## PASSAGE TO READ
+ + + +

Though I am very confident that you are an amazing mother, I do suggest that you possibly turn towards your pastor or even the JV football coach and ask one of them to begin mentoring your youngest son. Now that he is entering high school, it is crucial that your son begin receiving positive, male energy in his life on a regular basis. He should be receiving this sense of guidance outside of his male, peer group. Since he obviously doesn’t feel a natural attachment to his older brother right now, another adult, male figure that you trust should begin building a solid relationship with him. There are certain issues that your youngest son simply isn’t going to feel comfortable bringing to you now that he will be experiencing early manhood thoughts and feelings.

Also, you may be a little too concerned about public ‘appearances’. You mentioned the fact that you only support your youngest son playing JV football because of how children who participate in extra curricular activities are “looked upon” positively by others in the community. You then went on to say that if your youngest son had to attend the actual neighborhood high school that he was accepted into, members of the congregation would see him as being a failure. I could understand if you suggested you didn’t want your son to attend the local high school for safety reasons. However, it seems that you are encouraging your children to reach for a standard of success that is measured by outsiders. You cannot push your children to make decisions based on how they will be judged by a community of onlookers.

+ + + +

## GIVEN DATA
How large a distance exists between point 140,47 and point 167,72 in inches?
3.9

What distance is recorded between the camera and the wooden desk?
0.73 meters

+ + + +

## SET TASKS
A. Answer these questions from the parenting advice text.
(i) Whom does the writer suggest the mother ask to mentor her youngest son?
(ii) According to the mother, why does she support her youngest son playing JV football?
(iii) How does the mother say members of the congregation would see her son if he attended the neighborhood high school?
B. Carry on the parenting advice text from its last sentence.
The material above has no connection to the parenting advice text.

## ANSWERS GIVEN
A.
(i) Her pastor or the JV football coach.
(ii) Because children who take part in extracurricular activities are looked upon positively by others in the community.
(iii) As a failure.

B.
Now that you have pulled strings to have your youngest son placed into the college prep high school that your oldest just graduated from, he is going to face greater levels of academic difficulty than he experienced in middle school. Your son is obviously intelligent, as he performed exceptionally well on the standardized tests for eighth grade students. However, if your youngest son isn’t an independent student, as you suggest he isn’t, the pace of his classes are going to be challenging for him. It would have been wiser for you to allow your son to attend the school where his academic performance matched the structure and pace of the curriculum. If he started to feel out of place or more advanced than his classmates, he may have pushed HIMSELF to earn a transfer slot into the college prep high school for his sophomore year. By calling in favors to have your youngest son placed in a high school above his progress level, you also sent the message to him that he doesn’t have to work for certain opportunities because his mother can pull strings to arrange them. Keep that in mind before calling in favors next year to secure your youngest son a seasonal or part-time job.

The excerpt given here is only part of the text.